(SOURCE MATERIAL Opens)

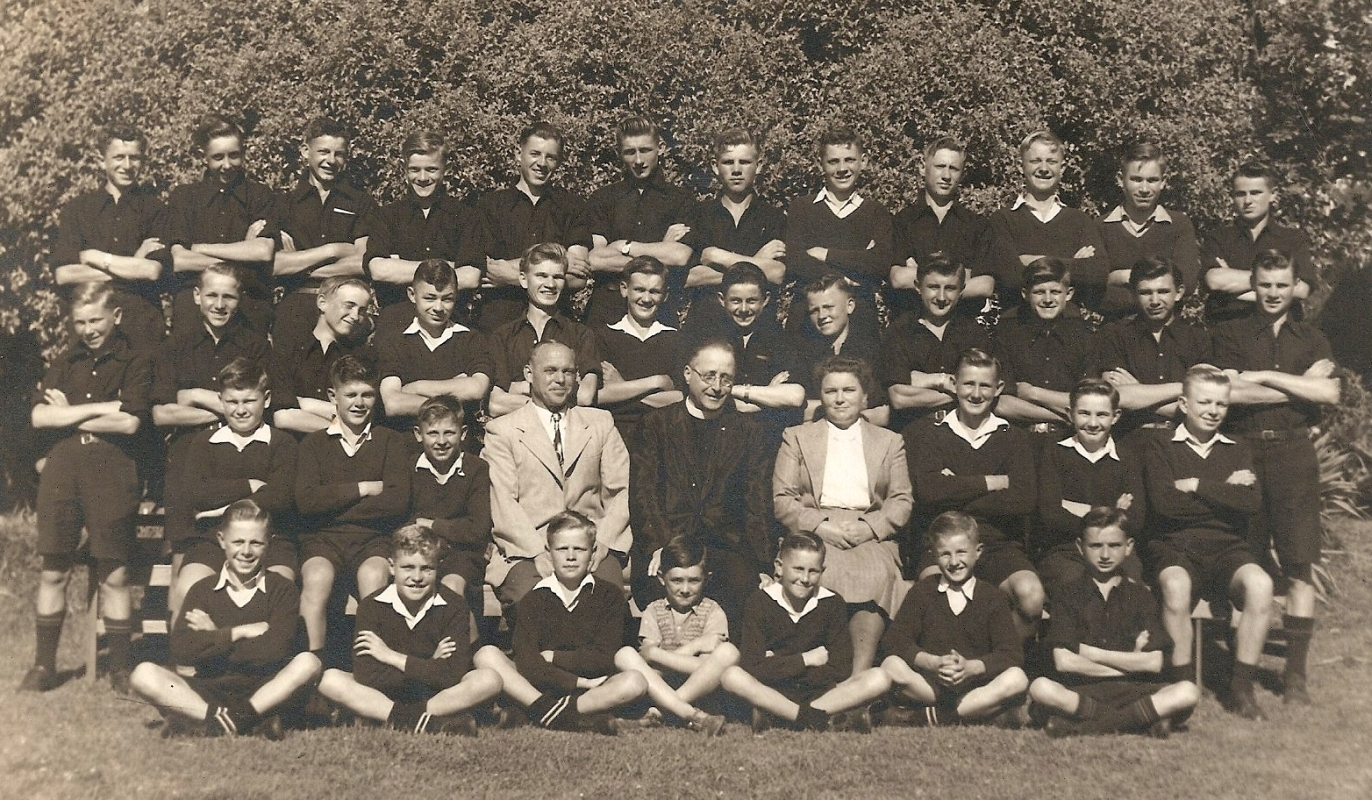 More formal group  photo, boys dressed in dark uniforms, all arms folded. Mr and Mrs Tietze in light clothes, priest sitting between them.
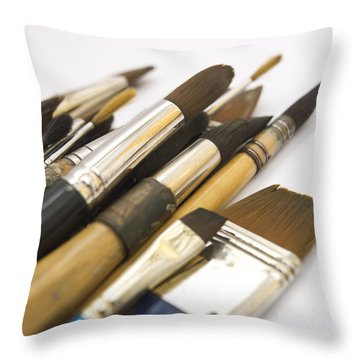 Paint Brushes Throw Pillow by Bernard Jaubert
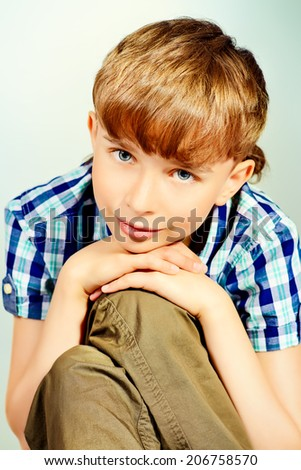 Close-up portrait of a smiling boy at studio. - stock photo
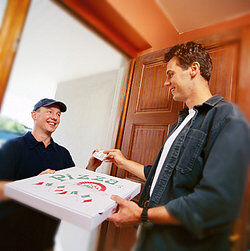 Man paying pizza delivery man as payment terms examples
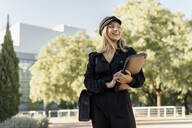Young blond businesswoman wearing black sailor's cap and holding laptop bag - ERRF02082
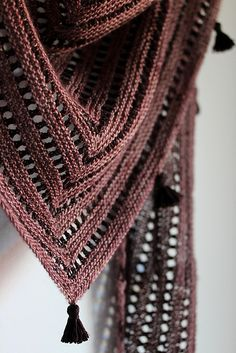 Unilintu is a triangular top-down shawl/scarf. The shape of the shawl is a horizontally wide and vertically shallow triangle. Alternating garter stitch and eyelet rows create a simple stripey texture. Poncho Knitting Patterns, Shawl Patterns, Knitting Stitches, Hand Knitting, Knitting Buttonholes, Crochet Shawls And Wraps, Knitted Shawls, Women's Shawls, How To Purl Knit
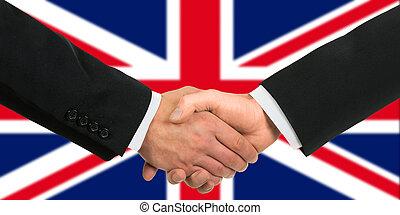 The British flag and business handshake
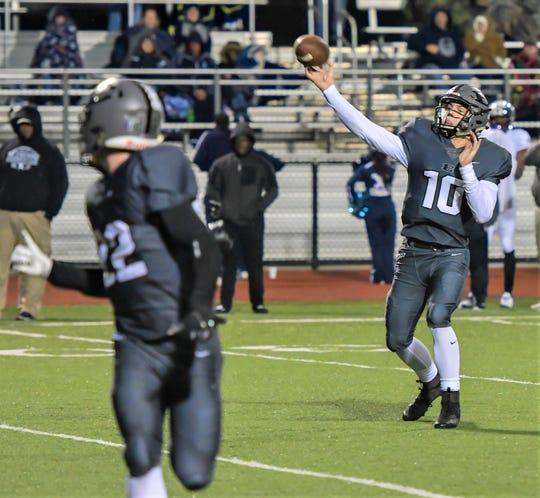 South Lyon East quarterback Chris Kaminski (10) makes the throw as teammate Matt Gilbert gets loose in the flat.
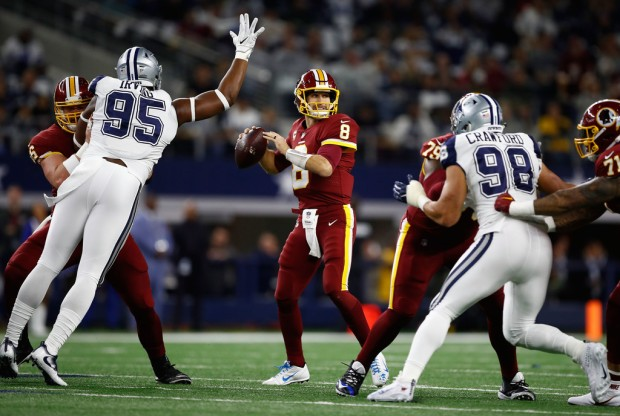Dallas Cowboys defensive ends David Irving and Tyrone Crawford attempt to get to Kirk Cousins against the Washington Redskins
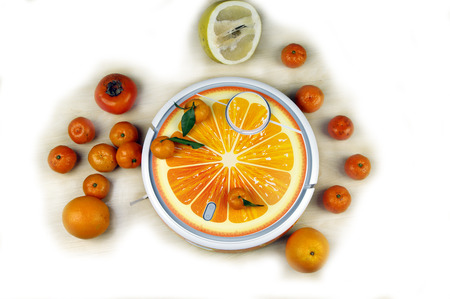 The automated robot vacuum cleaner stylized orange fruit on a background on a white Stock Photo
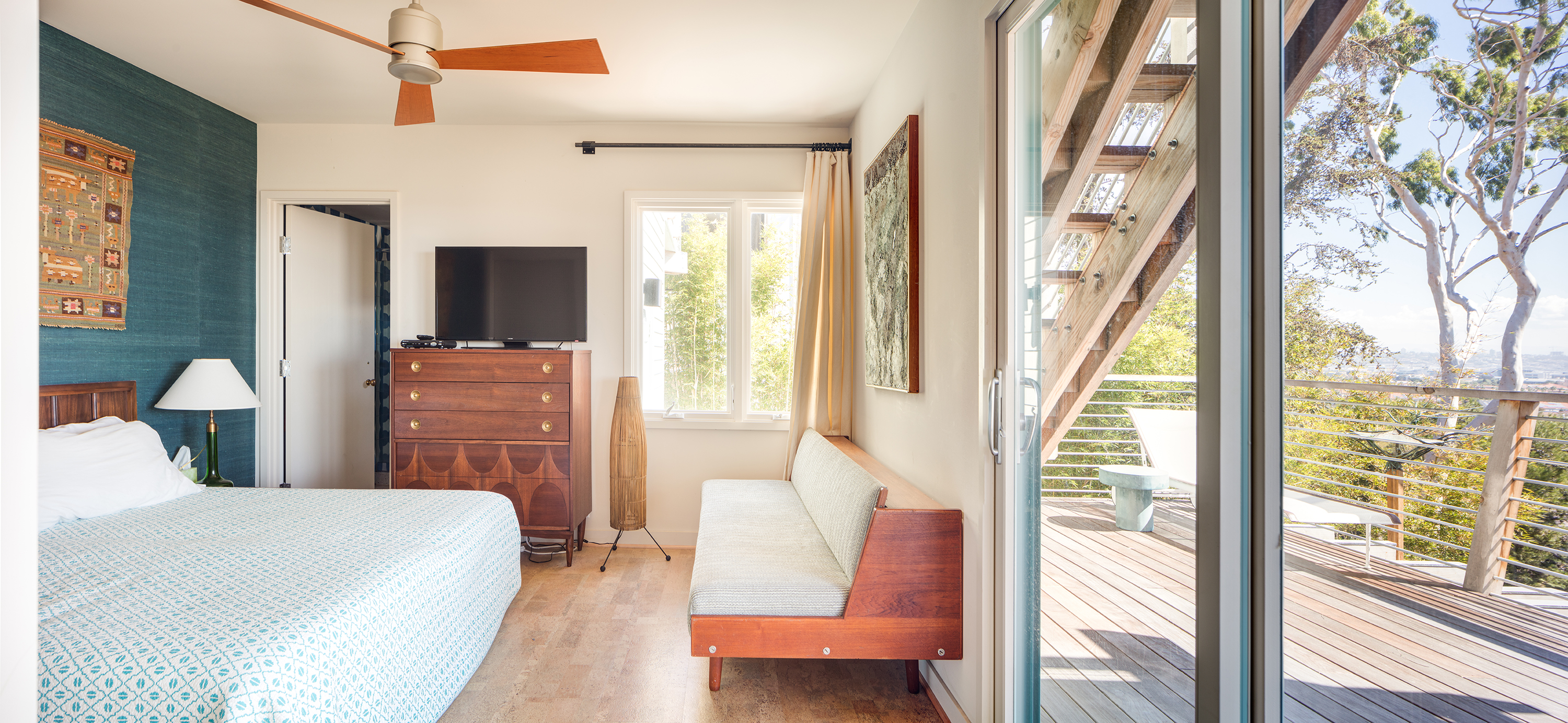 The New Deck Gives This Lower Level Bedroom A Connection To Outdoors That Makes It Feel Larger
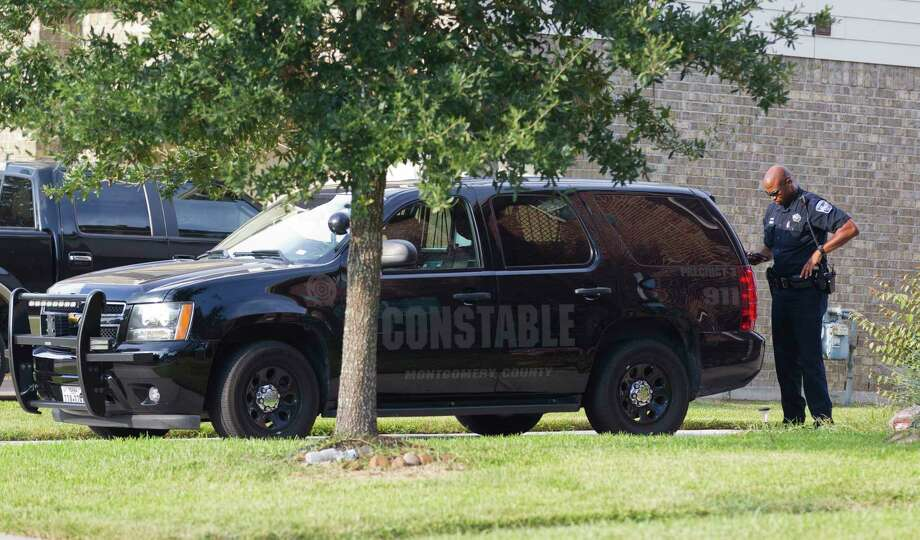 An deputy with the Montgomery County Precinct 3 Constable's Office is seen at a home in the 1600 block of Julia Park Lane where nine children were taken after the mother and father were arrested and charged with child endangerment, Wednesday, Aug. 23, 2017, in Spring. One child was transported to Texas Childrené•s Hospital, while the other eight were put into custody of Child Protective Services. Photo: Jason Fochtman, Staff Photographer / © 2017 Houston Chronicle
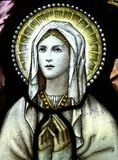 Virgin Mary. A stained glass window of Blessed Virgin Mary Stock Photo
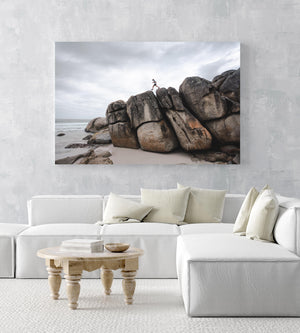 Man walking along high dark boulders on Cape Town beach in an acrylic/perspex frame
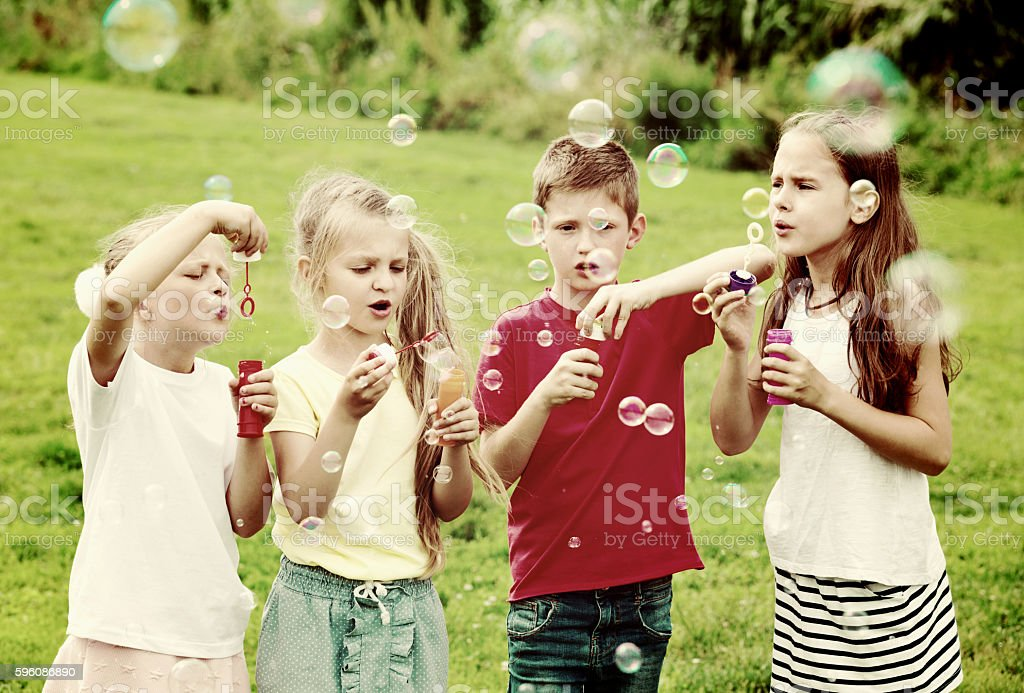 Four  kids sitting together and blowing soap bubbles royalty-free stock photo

(SOURCE MATERIAL Closes)

__TASK DIRECTIONS__. Could you reproduce exactly the lines from the one containing "Unilintu is a" through the last line of the records, both included, leaving out the pictures?

__ANSWER TO THIS EXERCISE__.
 Unilintu is a triangular top-down shawl/scarf. The shape of the shawl is a horizontally wide and vertically shallow triangle. Alternating garter stitch and eyelet rows create a simple stripey texture. Poncho Knitting Patterns, Shawl Patterns, Knitting Stitches, Hand Knitting, Knitting Buttonholes, Crochet Shawls And Wraps, Knitted Shawls, Women's Shawls, How To Purl Knit
 The British flag and business handshake
 South Lyon East quarterback Chris Kaminski (10) makes the throw as teammate Matt Gilbert gets loose in the flat.
Dallas Cowboys defensive ends David Irving and Tyrone Crawford attempt to get to Kirk Cousins against the Washington Redskins
 The automated robot vacuum cleaner stylized orange fruit on a background on a white Stock Photo
 The New Deck Gives This Lower Level Bedroom A Connection To Outdoors That Makes It Feel Larger
 An deputy with the Montgomery County Precinct 3 Constable's Office is seen at a home in the 1600 block of Julia Park Lane where nine children were taken after the mother and father were arrested and charged with child endangerment, Wednesday, Aug. 23, 2017, in Spring. One child was transported to Texas Childrené•s Hospital, while the other eight were put into custody of Child Protective Services. Photo: Jason Fochtman, Staff Photographer / © 2017 Houston Chronicle
 Virgin Mary. A stained glass window of Blessed Virgin Mary Stock Photo
 Man walking along high dark boulders on Cape Town beach in an acrylic/perspex frame
 Four  kids sitting together and blowing soap bubbles royalty-free stock photo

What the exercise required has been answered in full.